It's super easy to get lost in the world of big data technologies. There are so many of them that it seems a day never passes without the advent of a new one. Still, such fast development is only half the trouble. The real problem is that it's difficult to understand the functionality and the intended use of the existing technologies.
To find out what technology suits their needs, IT managers often contrast them. We've also conducted an academic study to make a clear distinction between Apache Hive and Apache HBase—two important technologies that are frequently used in Hadoop implementation projects.
Data model comparison
Apache Hive's data model
To understand Apache Hive's data model, you should get familiar with its three main components: a table, a partition, and a bucket.
Hive's table doesn't differ a lot from a relational database table (the main difference is that there are no relations between the tables). Hive's tables can be managed or external. To understand the difference between these two types, let's look at the load data and drop a table operations. When you load data into a managed table, you actually move the data from Hadoop Distributed File System's (HDFS) inner data structures into the Hive directory (which is also in HDFS). And when you drop such a table, you delete the data it contains from the directory. In the case of external tables, Hive doesn't load the data into the Hive directory but creates a "ghost-table" that indicates where actual data is physically stored in HDFS. So, when you drop an external table, the data is not affected.
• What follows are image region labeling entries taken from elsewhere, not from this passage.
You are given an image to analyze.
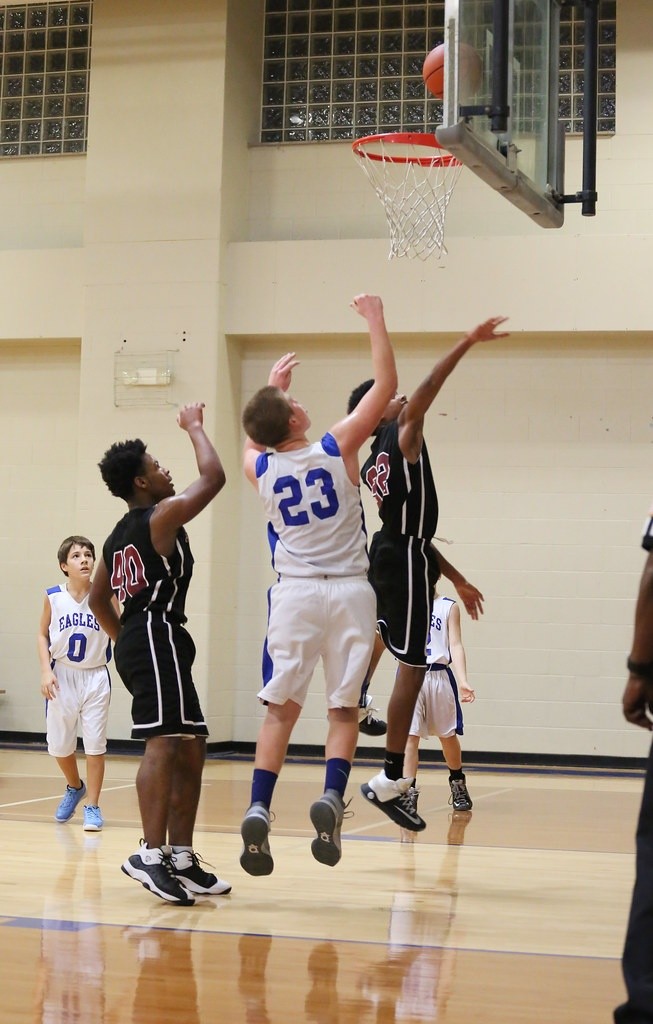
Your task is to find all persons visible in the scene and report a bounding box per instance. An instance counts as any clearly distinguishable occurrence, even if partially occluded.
[36,536,120,835]
[612,512,653,1024]
[240,294,400,876]
[345,315,509,836]
[87,402,233,905]
[401,585,477,811]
Both managed and external tables can be further broken down to partitions. A partition represents the rows of the table grouped together based on a partition key. Each partition is stored as a separate folder in the Hive directory. For instance, the table below can be partitioned based on a country, and the rows for each country will be stored together. Of course, this example is simplified. In real life, you'll deal with more than three partitions and much more than four rows in each, and partitioning will help you significantly reduce your partition key query execution time.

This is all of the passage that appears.